Considering changes we need to make in terms of phased returns

Read a message from the Vice-Chancellor, sent to staff today (6 January 2021).

Dear colleague

Firstly may I wish all of you a Happy New Year, in a spirit of hope tempered with realism. I do hope you were able to enjoy a period of rest and recuperation ahead of a new term that is already bringing significant challenges.

I am communicating with you urgently today as there have been a number of developments since I last wrote before Christmas.

As you know, the inoculation programme using the new Oxford/AstraZeneca vaccine has begun, complementing the Pfizer vaccinations that have been underway for almost a month. While there is light at the end of the tunnel, these promising developments are undoubtedly overshadowed by the Prime Minister’s announcement yesterday in relation to England.

We have the benefit in Wales of an excellent working relationship with our Education Minister and her officials. Our ability to work closely with government and Public Health Wales colleagues gives us a real advantage when coupled with our excellent in-house asymptomatic screening service.

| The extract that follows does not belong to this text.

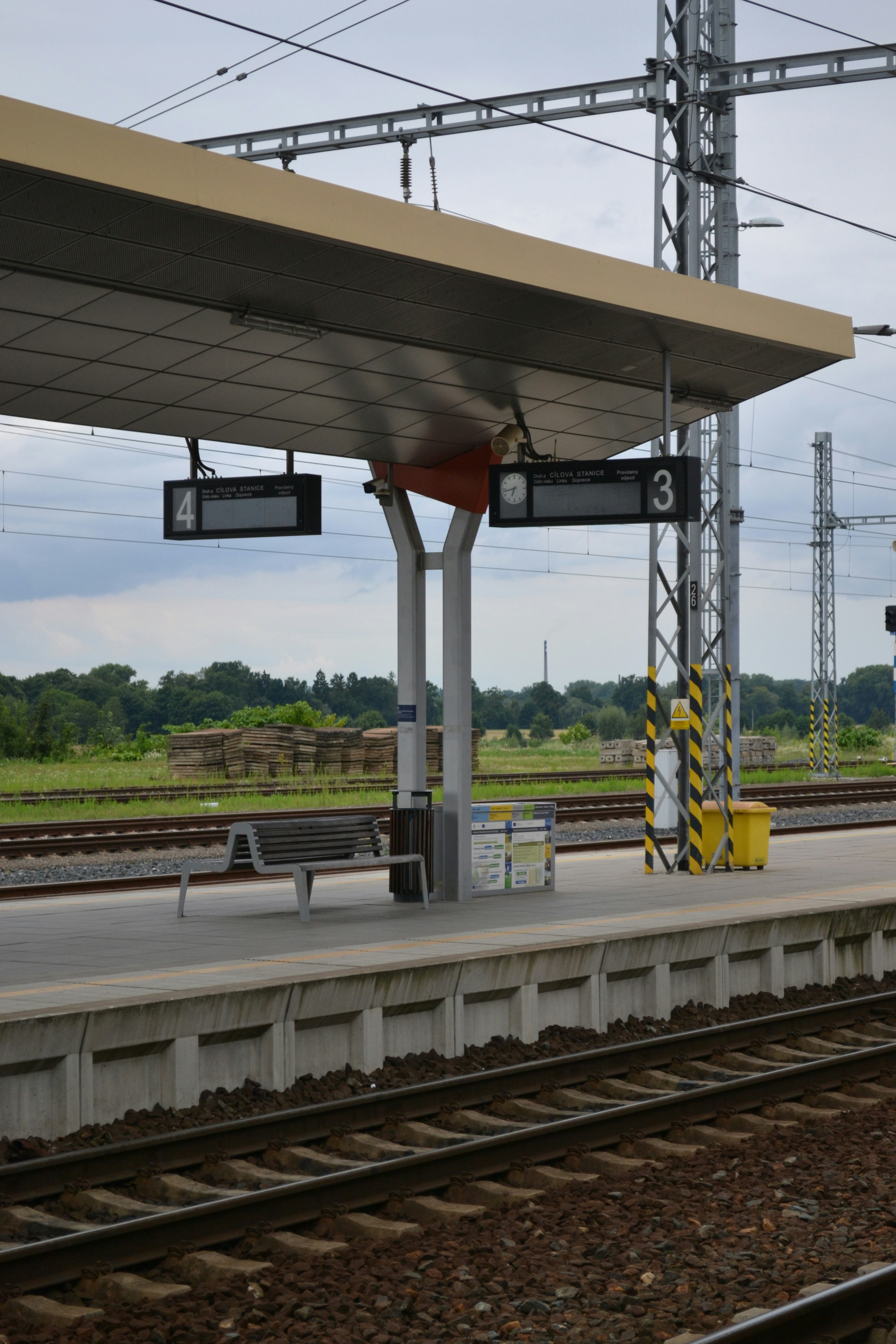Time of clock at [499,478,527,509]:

Welsh Government guidance on the return of students has not changed. However, the spread of the new variant coronavirus throughout the UK requires us to review our risk assessments and consider whether we need to amend our plans.

While some in-person teaching is taking place in January (predominantly in health-related or practical-based programmes), most of our students are not expected back in Cardiff until early February. This gives us time over the next week or so to consider what, if any, changes we need to make in terms of phased returns and of testing, and of the relative proportions of in-person and online teaching. In doing so we must take account of the wishes of our students, their mental health and their life-chances as well as the need to play our part in controlling the spread of coronavirus.

On research, we have no plans at present to change access to campus facilities.

Please be assured that we want all staff to feel comfortable and safe in support of our approach to doing the best we can for students. As we have made clear previously, any member of staff who has concerns should raise them with their line manager in the first instance, and can take advantage of the Welsh Government’s risk assessment tool for workplaces. You may also seek support from our Occupational Health provider if further information from an Occupational Health Specialist would be helpful in identifying whether and what adjustments might be needed. University Executive Board colleagues and I are committed to ensuring that colleagues continue to feel safe in raising any concerns they may have, and that managers feel supported in addressing them.

I realise that some of you may once again find yourself juggling the demands of work and childcare as schools in Wales move to online learning until at least January 18. Under the restrictions, some of those working in education (and childcare) continue to be classed as ‘essential workers’ which means that their children may be able to continue to go to school. We are seeking clarification on who this covers in higher education and will be in touch when we have further details. We recognise that this could be a huge help for many of our staff. We will also be considering other ways in which we can support staff wellbeing.

I will update you with further information as soon as possible.